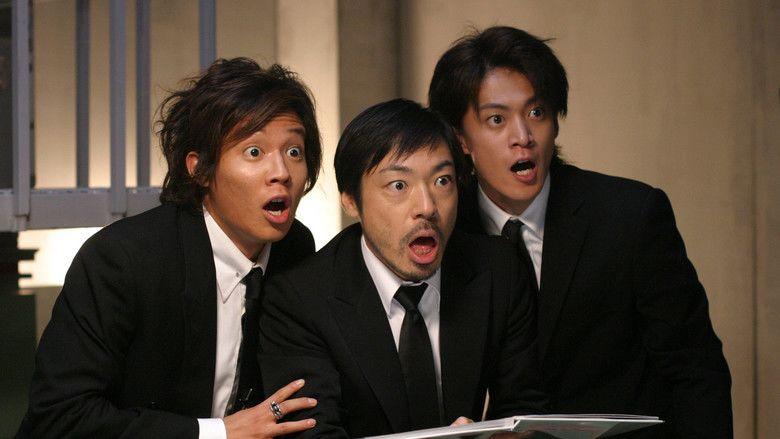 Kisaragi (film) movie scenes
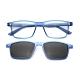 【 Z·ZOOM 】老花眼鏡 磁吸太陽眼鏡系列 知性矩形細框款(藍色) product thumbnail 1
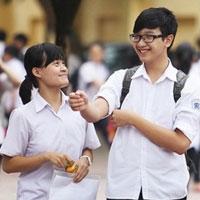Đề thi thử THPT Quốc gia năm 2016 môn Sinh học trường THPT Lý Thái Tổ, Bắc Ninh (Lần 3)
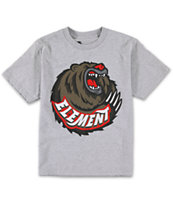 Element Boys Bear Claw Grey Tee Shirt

## PROBLEM STATEMENT
A word-for-word repetition of the data above, without pictures, is the expected answer.

## RESPONSE TO THIS TASK
 Kisaragi (film) movie scenes
 【 Z·ZOOM 】老花眼鏡 磁吸太陽眼鏡系列 知性矩形細框款(藍色) product thumbnail 1
Đề thi thử THPT Quốc gia năm 2016 môn Sinh học trường THPT Lý Thái Tổ, Bắc Ninh (Lần 3)
 Element Boys Bear Claw Grey Tee Shirt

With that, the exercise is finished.